This Keto Pumpkin Pie is a low-carb take on the classic holiday dessert for everyone who wants to avoid sugar and carbs in general. Crafted with almond or coconut flour crust and velvety smooth pumpkin purée, this pie offers the same creamy consistency and spiced flavor you’re used to in traditional pumpkin pie. It’s a mix of cinnamon, nutmeg, and ginger, which add that warmth and depth to the flavor, making it perfect for fall (or holiday) entertaining. Naturally sweetened with erythritol or another keto-compatible sweetener, it satisfies sweet cravings while not sending blood sugar through the roof.

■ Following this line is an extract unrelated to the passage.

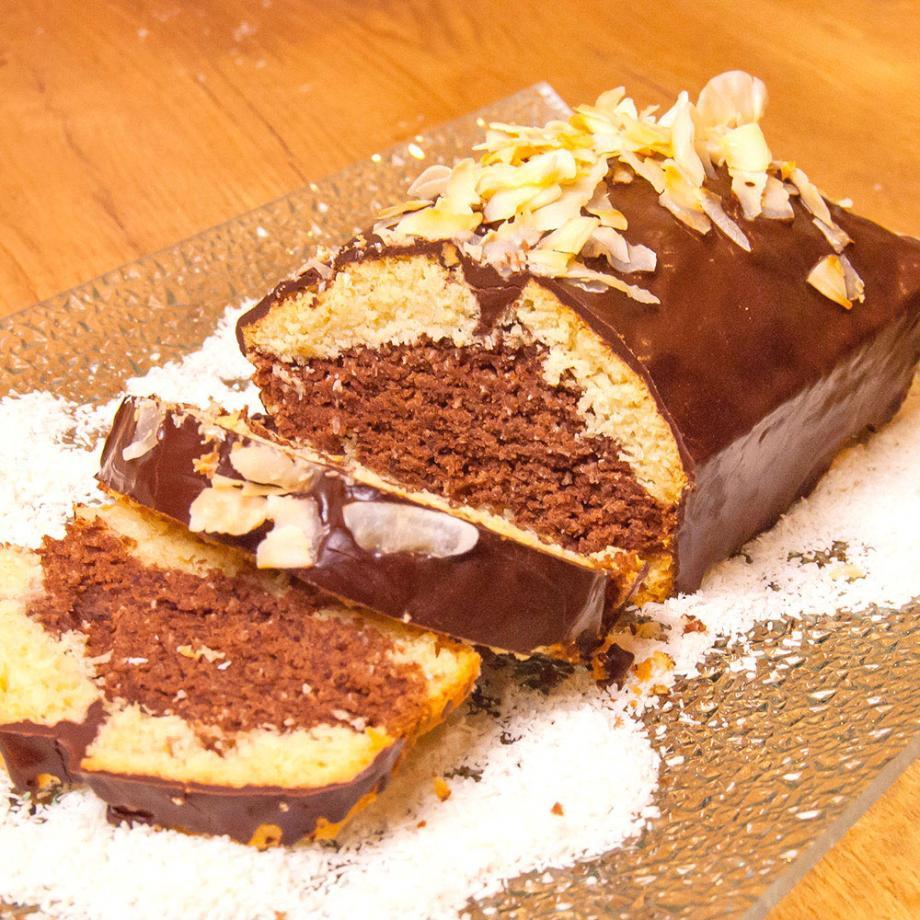 Marmorkuchen mit Kokos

Buttery and light, the crust is not too crisp itself and gives way to the creamy filling. This Keto Pumpkin Pie is a great make-ahead treat that sets up nicely when chilling in the fridge, allowing all those fall flavors to blend. It’s especially guiltless and also delightful with a little whipped cream or a sprinkle of cinnamon. Perfect whether you’re serving a holiday dinner or just enjoying dessert on a cool fall evening, this low-carb pumpkin pie has all the traditional flavors of the season without all the carbs.
Keto Pumpkin Pie Recipe

Ingredients
Equipment
Method
- Pre heat oven to 350°F (175°C)
- Make the keto pie crust in your pie dish
- In a medium bowl, combine the pumpkin puree with sweetener, cream, eggs and spices
- Pour filling into prepared crust
- Bake for 45–50 mins or until the filling is set
- Set aside to cool completely, then chill for 2hrs
- Chill and serve with whipped cream if you desire
Flavour Profile of Keto Pumpkin Pie
- Sweet & Spiced: Cinnamon, nutmeg, and ginger add warmth.
- Creamy: With pumpkin puree and cream for that silky texture.

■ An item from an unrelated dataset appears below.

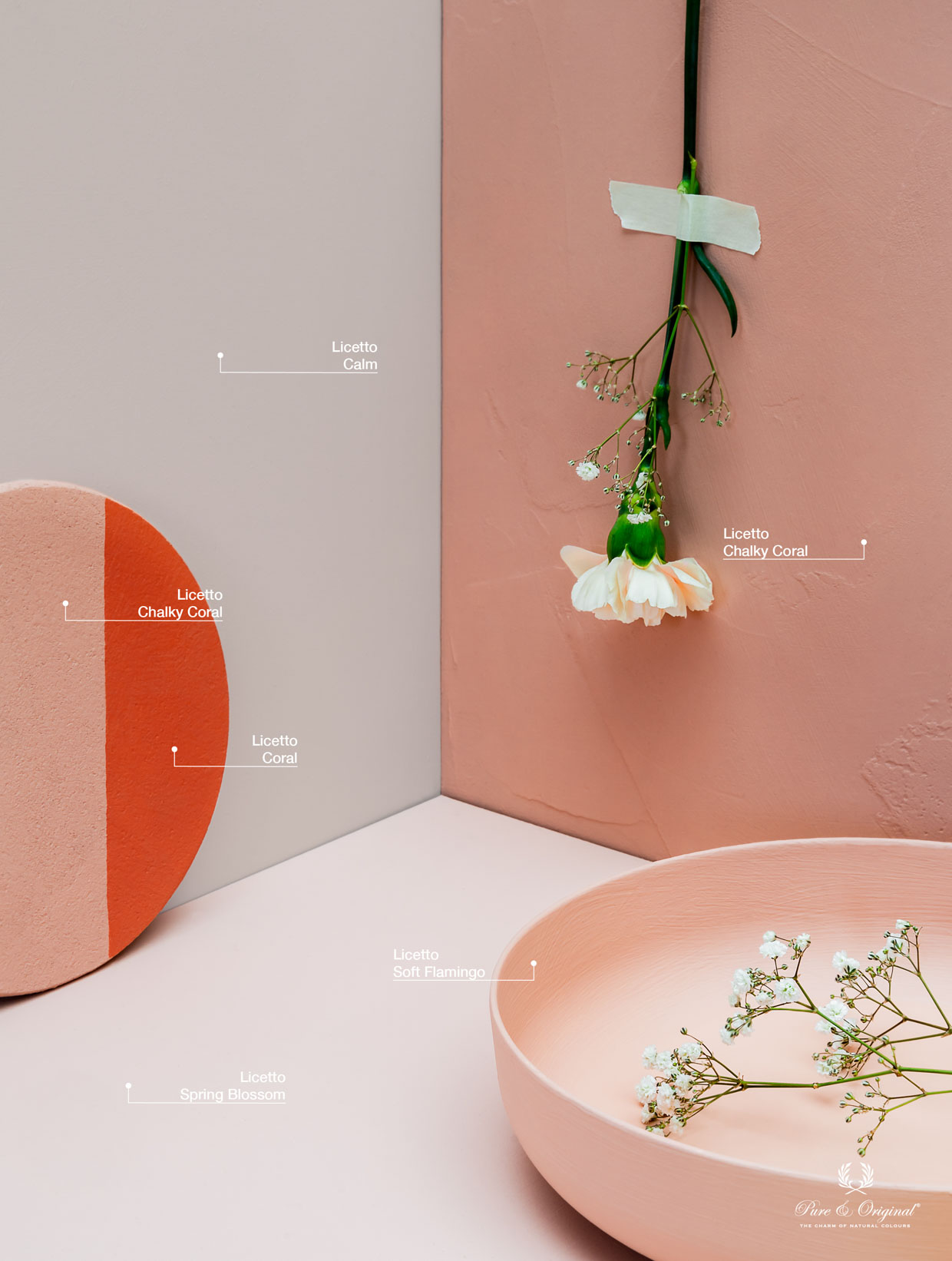 Soft pink shades for in the interior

- Buttery: A crust of almond flour is rich and decadent.
- Earthy Pumpkin: It adds some earthy-sweetness and body.
- Fulfilling: Old-school holiday the low-carb way.
Keto Pumpkin Pie Nutrition and Calories
Nutrient | Amount |
Calories | 250 kcal |
Fat | 20 g |
Protein | 6 g |
Carbs | 6 g |
Fiber | 2 g |
FAQs
Q1. Can I use canned pumpkin?
A1. Yes, definitely use pure pumpkin (not pie filling.)

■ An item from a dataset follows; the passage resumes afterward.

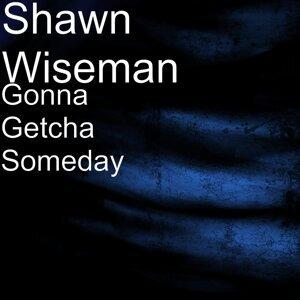 Shawn Wiseman 歌手頭像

Q2. Can I make it nut-free?
A2. Substitute almond flour for the coconut flour crust.
Q3. Can I freeze it?
A3. Yes, wrap tightly and freeze.
Q4. Can I use maple flavoring?
A4. Yes, use sugar-free maple extract.
Q5. How long does it last?
A5. Refrigerated, 4 to 5 days; frozen, one month.

Hi, I’m Candice Knauer!
I’m passionate about creating delicious, healthy meals that make the keto lifestyle simple and enjoyable. What started as my personal journey into low-carb cooking has grown into a collection of recipes that I love sharing with others who want to feel their best while still enjoying great food.